3-Dimensional borehole visualization

Subsurface information is essential for Vermont Geological Survey mapping projects and groundwater or geologic hazard investigations. It improves below-ground interpretations and subsurface models, allowing for more accurate construction of cross-sections, 3D bedrock elevation surfaces, overburden thickness (Isopach) maps and more. Subsurface data is obtained either through indirect measurments such as ground-penetrating radar, passive seismic readings, and bore-hole geophysical logging or direct measurements such as augers, core-logging, and vertical exposures to name a few.

Geophysical logging of drinking water wells is a key component of the Vermont Geological Survey's research on groundwater quality in fractured bedrock aquifers. We can use these logs derived from a series of instruments lowered down the borehole to indentify faults, contacts, bedding, fractures, veins and many other geologic features. Not only do these logs offer incredible detail about the rock itself but also the size, distribution, orientation, and character of flow pathways in the subsurface.

Each geophysical log provides a wealth of information, but it is often overly simplified in geologic models and visualizations. By plotting information derived from boreholes in 3D, we can show a large amounts of detail plotted in x,y,z space. We use common structural geologic methods to identify fracture sets and common orientations and plot them using the Plotly python library. This results in interactive 3D plots that greatly aid geologists who interpreting borehole logs by illustrating the details of the logs in x,y,z space.
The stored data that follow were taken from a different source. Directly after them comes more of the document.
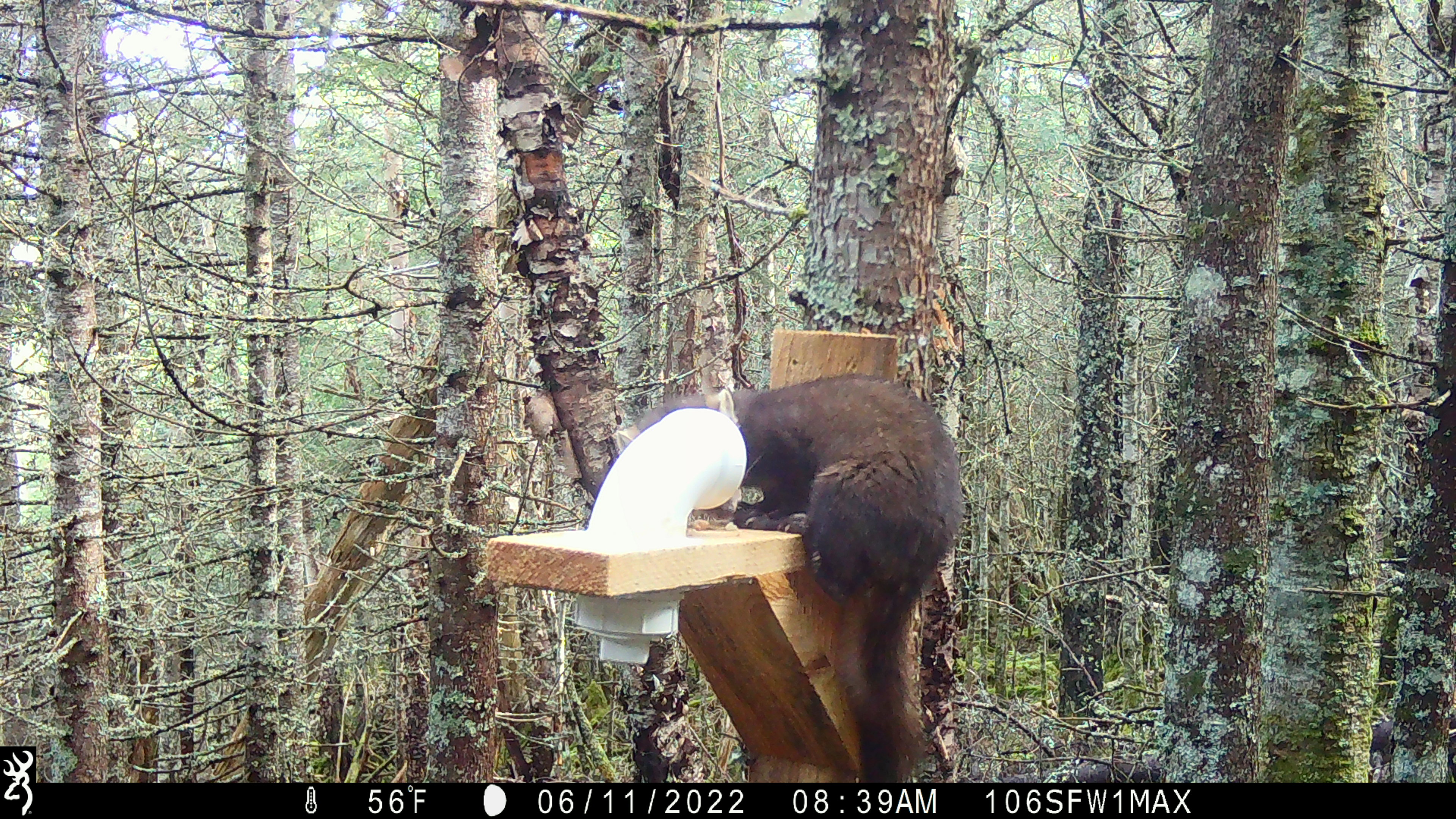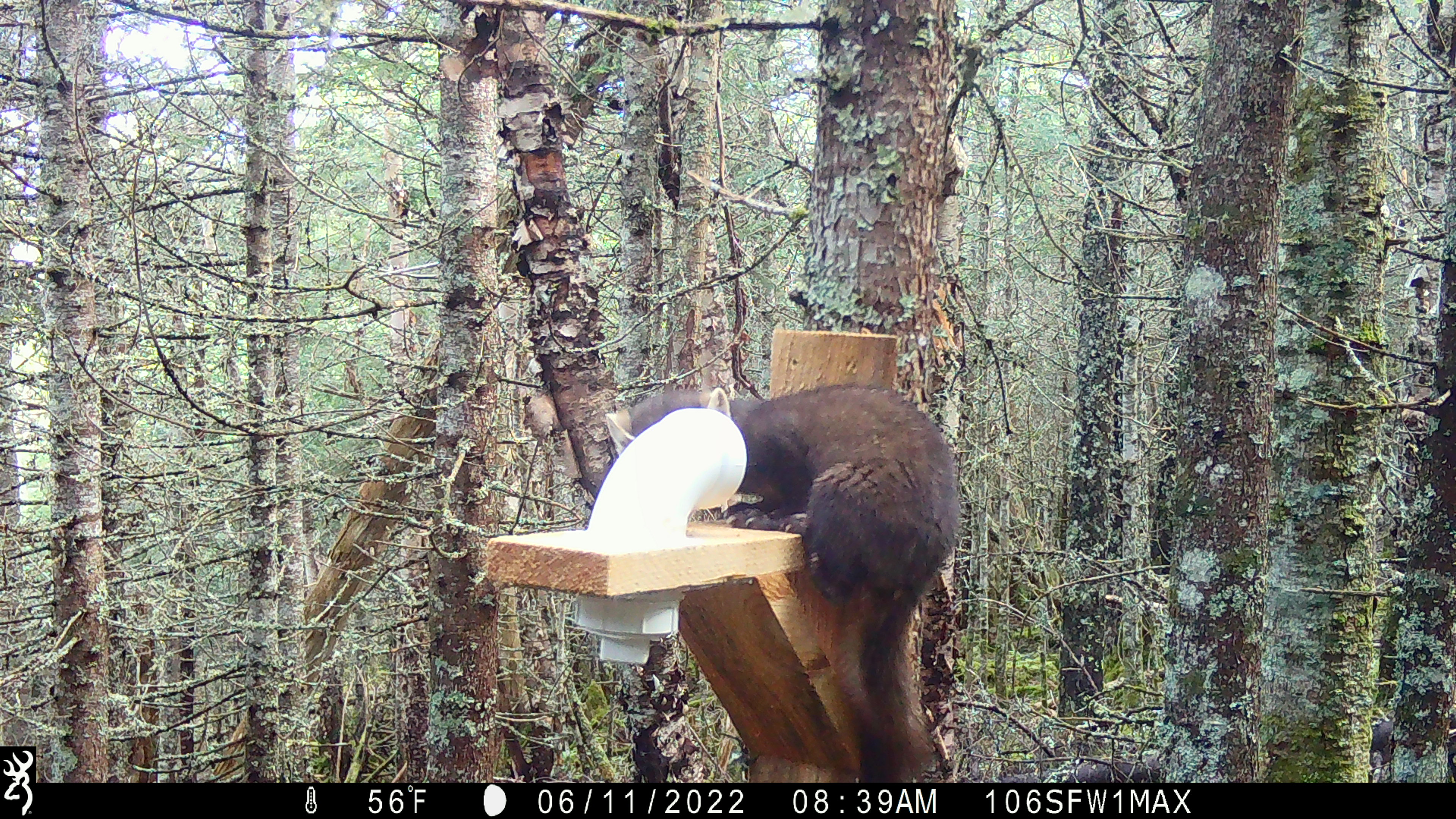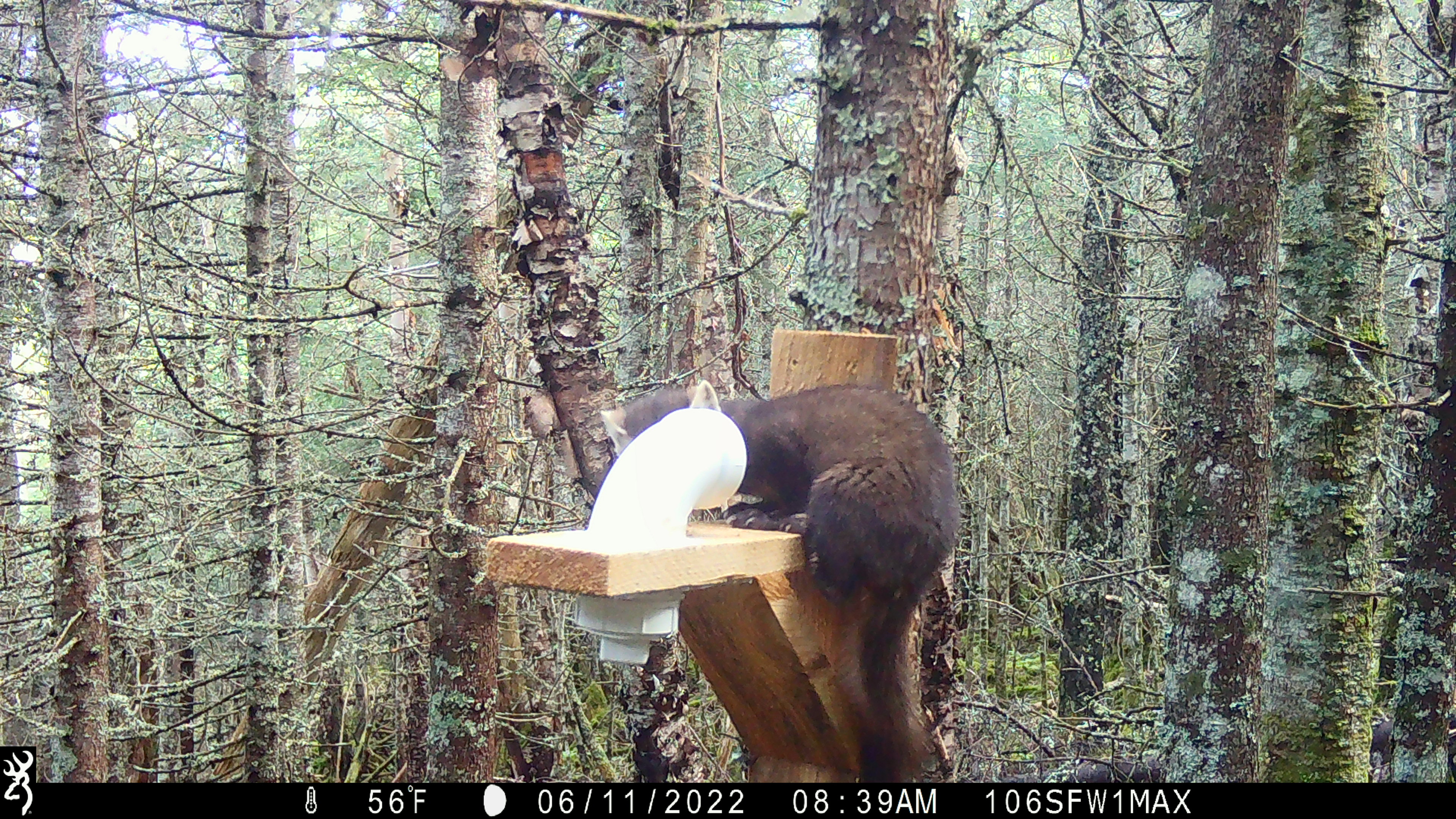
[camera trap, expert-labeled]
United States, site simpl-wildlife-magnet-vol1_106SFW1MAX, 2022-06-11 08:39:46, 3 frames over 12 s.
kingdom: Animalia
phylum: Chordata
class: Mammalia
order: Carnivora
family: Mustelidae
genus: Martes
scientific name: Martes americana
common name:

A key component of plotting in x,y,z space is calculating the true position of the borehole. In virutally all cases boreholes are not perfectly vertical and they (either purposefully or not) deflect from the vertical. To calculate the true position of the borehole at depth I use a series of equations derived for horizontal drilling that iteratively calculations the borehole position from the depth, azimuth, and tilt of the borehole, which is recorded at regular intervals.

To plot planar features that intersect the borehole I use orientation information derived from the acoustic televiewer, optical televiewer, caliper, and other tools to derived the equation for each planar feature. Then I plot these planes along with the true borehole position and often colorize them based on certain properties. This provides a tremendous amount of information in an interactive 3D display.

View interactive 3D Plotly display

In most cases the geophysical logs do not provide much information about how far features extend beyond the borehole. I often plot features such as fractures closely around the borehole even though they could possibly extend far beyond. With other features such as bedding, with sound geologic mapping at the surface and in the subsurface, it is sometimes appropriate to extrapolate their continuation and orientation. We can project and plot these features and determine where the intersect the land surface, or other boreholes in the area.